═════ Текст для чтения

# Технологии и коммуникации > Софт. Железо > Железо >  Компания Microsoft назвала победителя Национального финала Imagine Cup 2017 в Беларуси

## Labs

11 мая в бизнес-инкубаторе Парка высоких технологий студенты белорусских вузов представили свои проекты экспертному жюри. В этом году международный технологический конкурс Imagine Cup 2017 отмечает 15-летний юбилей. С приветственной речью и пожеланием успеха к юным разработчикам обратился Антон Мякишев, Глава представительства Microsoft в Беларуси. 


_«Информационные технологии правят миром. Сегодня на ИТ-сектор приходится примерно 5% мирового ВВП. По прогнозам экспертов с каждым годом этот показатель будет расти и в итоге приблизится к 60%. Смело утверждаю, что выбранное вами занятие обеспечит вам интересную жизнь и стабильно высокий доход. Microsoft оказывает поддержку молодым талантам. В рамках конкурса Imagine Cup вы учитесь работать в команде, применяете на практике знания, полученные во время учебы, изучаете дополнительные материалы, консультируетесь с экспертами в области информационных технологий»._ 


В Национальном финале конкурса приняли участие 6 команд. Ребята представляли социальные проекты, игры, инновационные приложения, построенные на базе Microsoft Azure и Visual Studio. Команда Lume продемонстрировала аналог распознавателя QR-кодов. Студенты БГУ представили проект VedeX, который позволяет внедрить виртуальную и дополненную реальность в учебный процесс и тем самым сделать его более увлекательным, полезным и интересным. Команда Space Beaver показала жюри игру для отдыха и релакса. 


_«Мы благодарны компании Microsoft за поддержку белорусских стартапов и систему образования в целом. Образование – одна из ключевых сфер, в которой мы планируем развивать наше сотрудничество»_, - прокомментировал Всеволод Янчевский, Глава администрации ПВТ. 


Победителем Imagine Cup в Беларуси стала команда Scrawlless, которая разработала математический интернет-портал для детей с нарушениями мелкой моторики рук. Портал адаптирован к программе белорусских школ. С его помощью дети, которым в силу особенностей физического развития сложно писать текст и чертить, смогут выполнять домашние задания по алгебре и геометрии. В портал встроены модули для решения примеров с опциями вычисления в столбик и поле для черчения геометрических фигур.

══════════
═════ Фрагмент данных

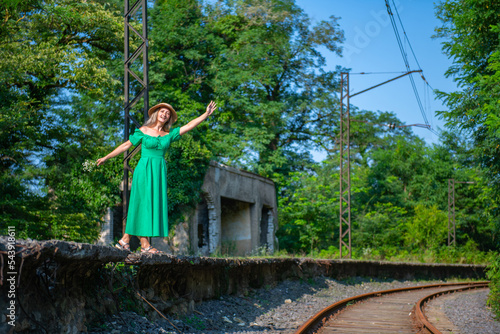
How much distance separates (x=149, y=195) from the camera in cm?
624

══════════

▶ **Задания и упражнения**:
- A) Ответьте на вопросы по тексту о конкурсе Imagine Cup 2017:
(i) Где 11 мая студенты белорусских вузов представили свои проекты жюри?
(ii) Сколько команд участвовало в Национальном финале конкурса?
(iii) Для каких детей команда Scrawlless разработала математический интернет-портал?
- B) Допишите продолжение текста о конкурсе Imagine Cup 2017, начиная сразу после его последнего предложения.

▶ **Ответы по заданиям**:
- A)
(i) В бизнес-инкубаторе Парка высоких технологий.
(ii) 6 команд.
(iii) Для детей с нарушениями мелкой моторики рук.

- B)
_«Идея создать портал появилась, когда я лежал в больнице. В палате рядом со мной находился мальчик с ДЦП. Я видел, как ему сложно выполнять домашние задания – писать текст от руки и, тем более, чертить. Мне захотелось ему помочь. Сегодня мы сотрудничаем с РРЦ для детей-инвалидов. Перед тем, как заявить о нашем проекте, мы провели презентацию сервиса перед родителями, предоставили портал детям и протестировали его в действии. Ребята были так увлечены, что их невозможно было оторвать от компьютеров»_, - рассказал в своем докладе Дмитрий Кузьмич, студент первого курса БГУИР, руководитель команды разработчиков Scrawlless.


Портал будет полезен школьникам, которые находятся на домашнем обучении: с помощью сервиса можно отправлять домашние задания учителю и задавать ему вопросы онлайн. Разработчики утверждают, что у проекта большое будущее: его можно адаптировать к школьным программам разных стран и помогать детям по всему миру. Ребята планируют «обучить» портал другим школьным дисциплинам и начать сотрудничество с Министерством образования.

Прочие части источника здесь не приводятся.